Thursday, August 4, 2011

First Regional Summit in the Amazon: Ancestral knowledge


ANCESTRAL KNOWLEDGE, PEOPLES AND FULL LIFE IN HARMONY WITH THE FOREST

The Coordinator of Indigenous Organizations in the Amazon Basin (COICA) shall hold the First Regional Summit in the Amazon: ‘Ancestral knowledge’, people and life in full harmony with the forests. The meeting will take place on 15-18 August in the Hotel Taj Mahal Hotel, in the city of Manaus, Amazon state’s capital. With the aim of exchanging knowledge and experiences among the different stakeholders on issues such as ancestral knowledge, climate change, conservation and sustainable use of forests, the meeting will bring together representatives of indigenous peoples from the nine Amazonian countries, government representatives from these countries, international organizations and civil society based in the Amazon region, and developed countries. It is hoped this meeting makes political commitments and puts forwards practical actions for the conservation and sustainable use of forests in the Amazon basin and Latin America.

Indigenous peoples and international negotiations
Participants will have the opportunity to discuss and measure progress and developments made in the UN Climate Conference in order to develop jointly-agreed arrangements to be referred to COP 17 meeting, to be held in December 2011 in Durban, South Africa, and to the Rio Conference 20 +, to be held in June 2012. The focus of these arrangements will be the rights of indigenous peoples in the context of full life in harmony with the forest and climate change.

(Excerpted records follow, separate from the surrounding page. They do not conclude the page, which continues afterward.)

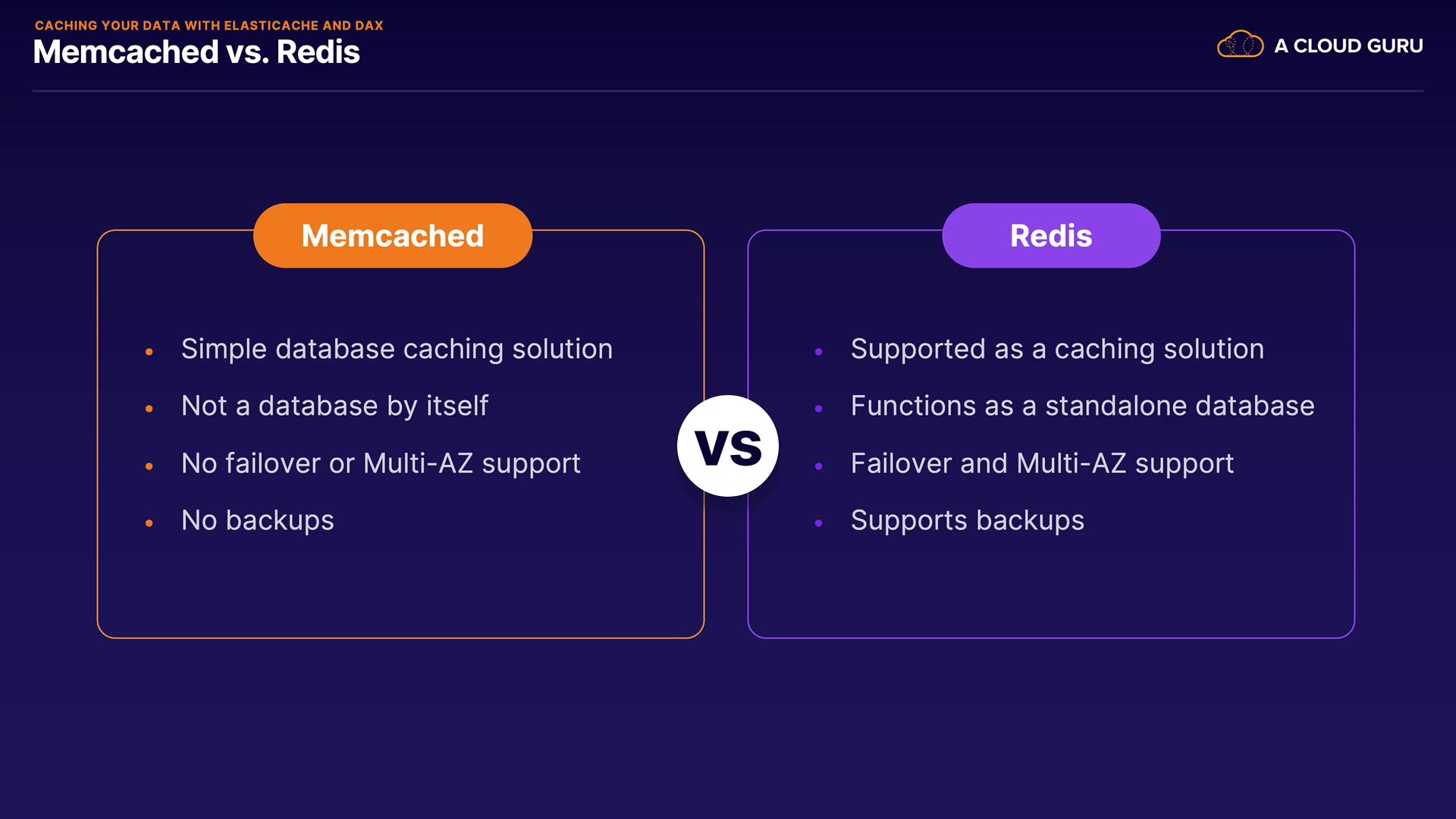 CACHING YOUR DATA WITH ELASTICACHE AND DAX
Memcached vs. Redis

A CLOUD GURU

Memcached

- Simple database caching solution
- Not a database by itself
- No failover or Multi-AZ support
- No backups

VS

Redis

- Supported as a caching solution
- Functions as a standalone database
- Failover and Multi-AZ support
- Supports backups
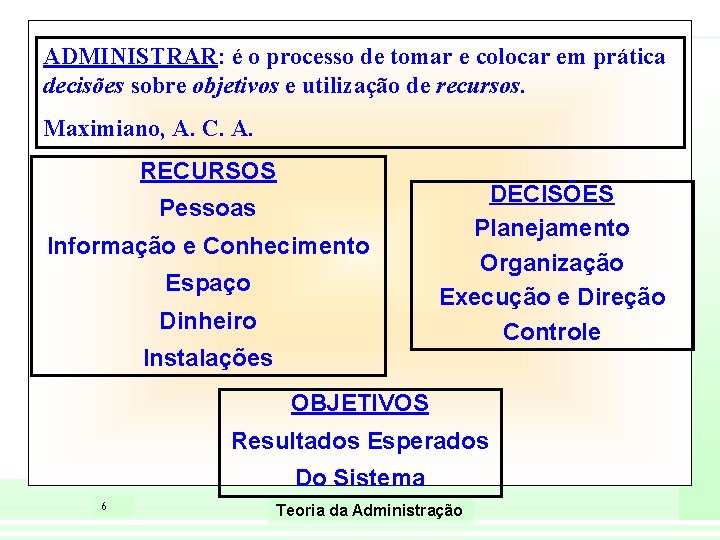 ADMINISTRAR: é o processo de tomar e colocar em prática decisões sobre objetivos e utilização de recursos.

Maximiano, A. C. A.

RECURSOS
Pessoas
Informação e Conhecimento
Espaço
Dinheiro
Instalações

DECISÕES
Planejamento
Organização
Execução e Direção
Controle

OBJETIVOS
Resultados Esperados
Do Sistema

6

Teoria da Administração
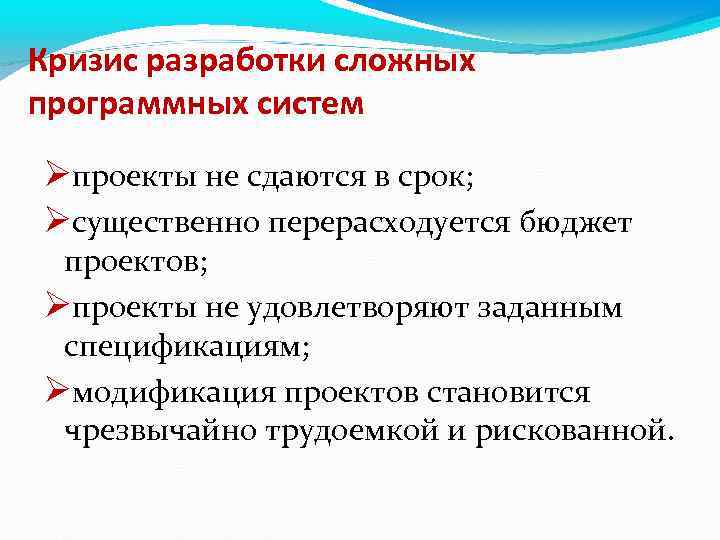 Кризис разработки сложных программных систем

➢проекты не сдаются в срок;

➢существенно перерасходуется бюджет проектов;

➢проекты не удовлетворяют заданным спецификациям;

➢модификация проектов становится чрезвычайно трудоемкой и рискованной.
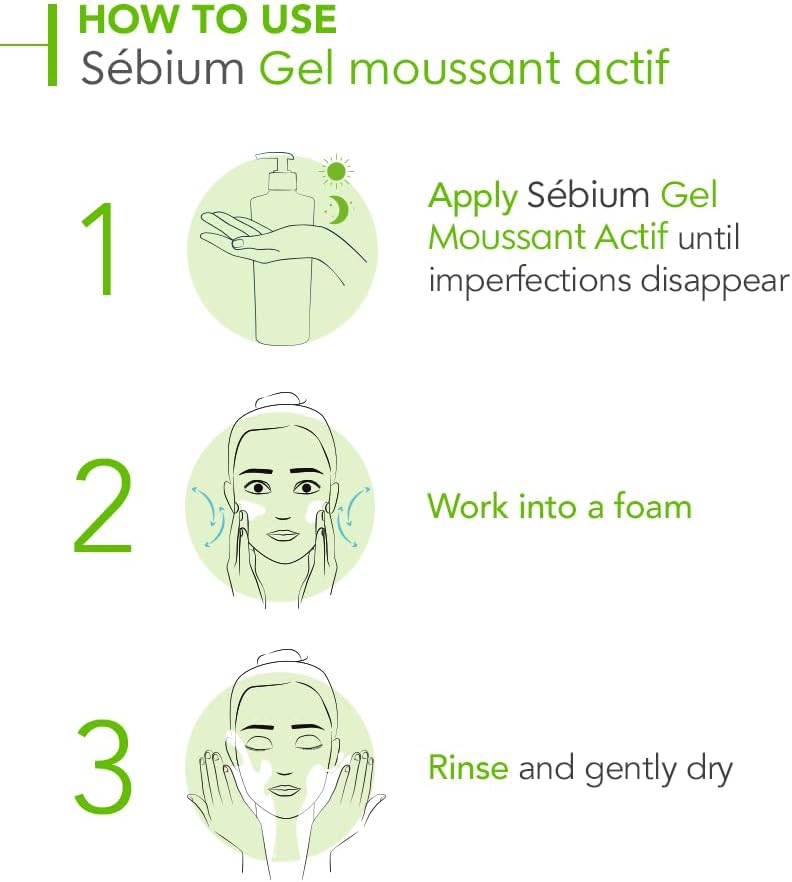 HOW TO USE
Sébium Gel moussant actif

1

Apply Sébium Gel Moussant Actif until imperfections disappear

2

Work into a foam

3

Rinse and gently dry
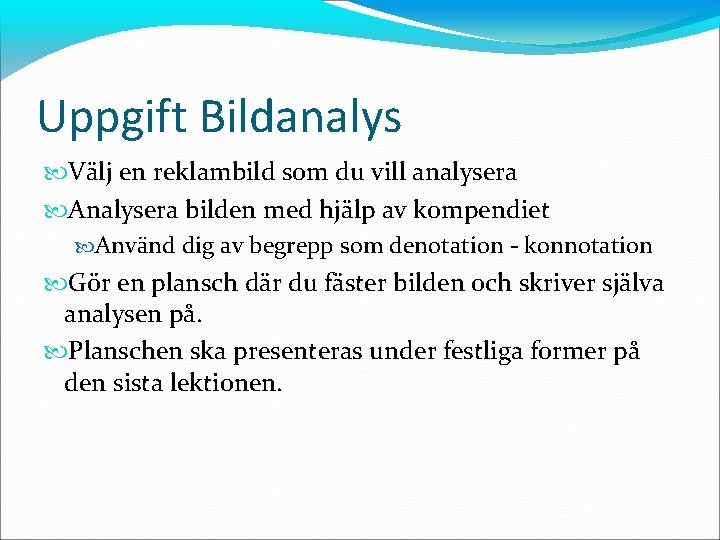 Uppgift Bildanalys

Välj en reklambild som du vill analysera

Analysera bilden med hjälp av kompendiet

Använd dig av begrepp som denotation - konnotation

Gör en plansch där du fäster bilden och skriver själva analysen på.

Planschen ska presenteras under festliga former på den sista lektionen.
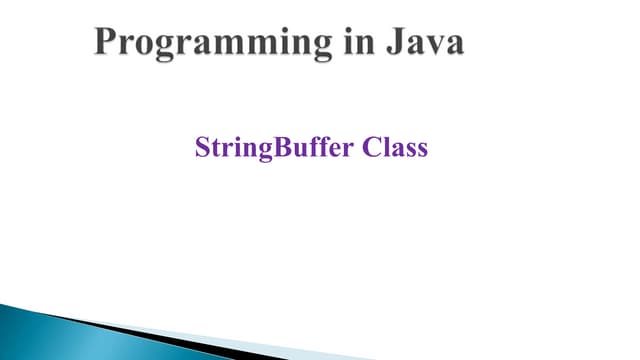 Programming in Java

StringBuffer Class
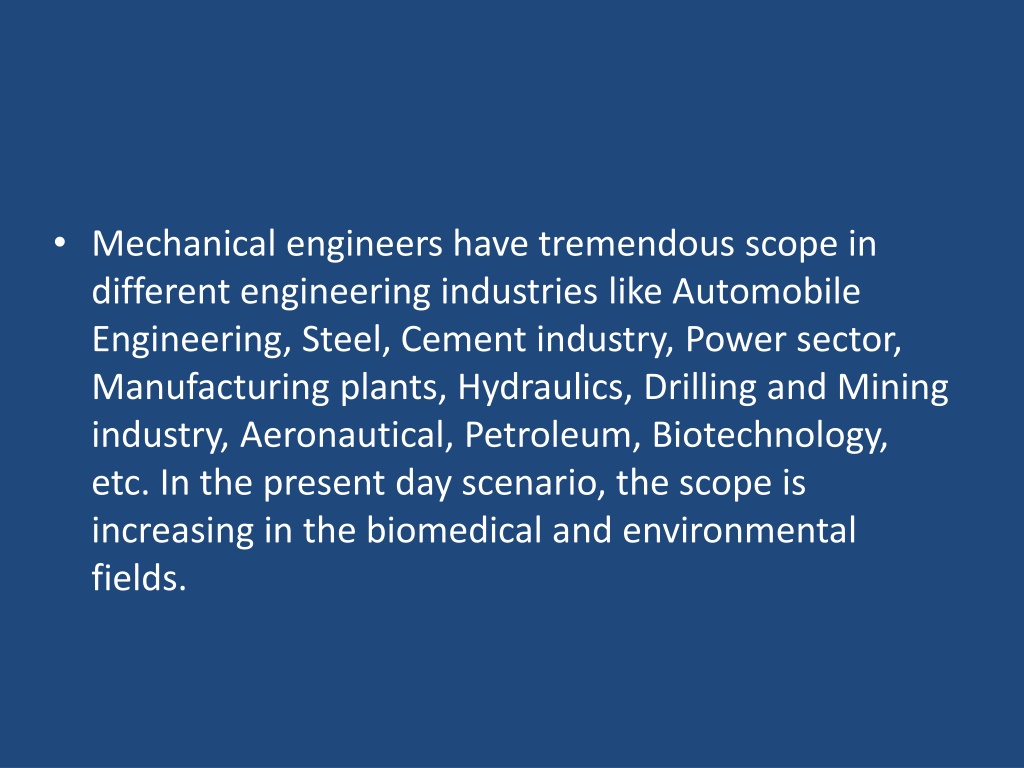 • Mechanical engineers have tremendous scope in different engineering industries like Automobile Engineering, Steel, Cement industry, Power sector, Manufacturing plants, Hydraulics, Drilling and Mining industry, Aeronautical, Petroleum, Biotechnology, etc. In the present day scenario, the scope is increasing in the biomedical and environmental fields.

There will also be room for the analysis of positive and negative impacts of the Nagoya Protocol on Access to Genetic Resources and the Fair and Equitable Sharing of Benefits Arising from their Utilization (ABS) adopted under the Convention on Biological Diversity (UN CBD), held in October 2010 in Nagoya, Japan. Brazil was one of the first countries to ratify the protocol in February 2011. The adequacy of the United Nations Declaration on the Rights of Indigenous Peoples and the implementation of the International Labour Organization (ILO) Convention No. 169 are the main documents on rights of indigenous peoples in the international sphere, therefore, shall also be addressed during the meeting in Manaus. Local people also expect they can provide recommendations and policy commitments during the Summit to be taken into consideration in the Rio+ 20 Conference.

The Summit seeks to enhance the ancestral wisdom and knowledge of their people, find strategies to address cli-mate change and convey to the world the way these people understand and preserve the nature, as well as to pro-mote food security and medical techniques developed by indigenous peoples and populations that depend on the Amazon rainforest.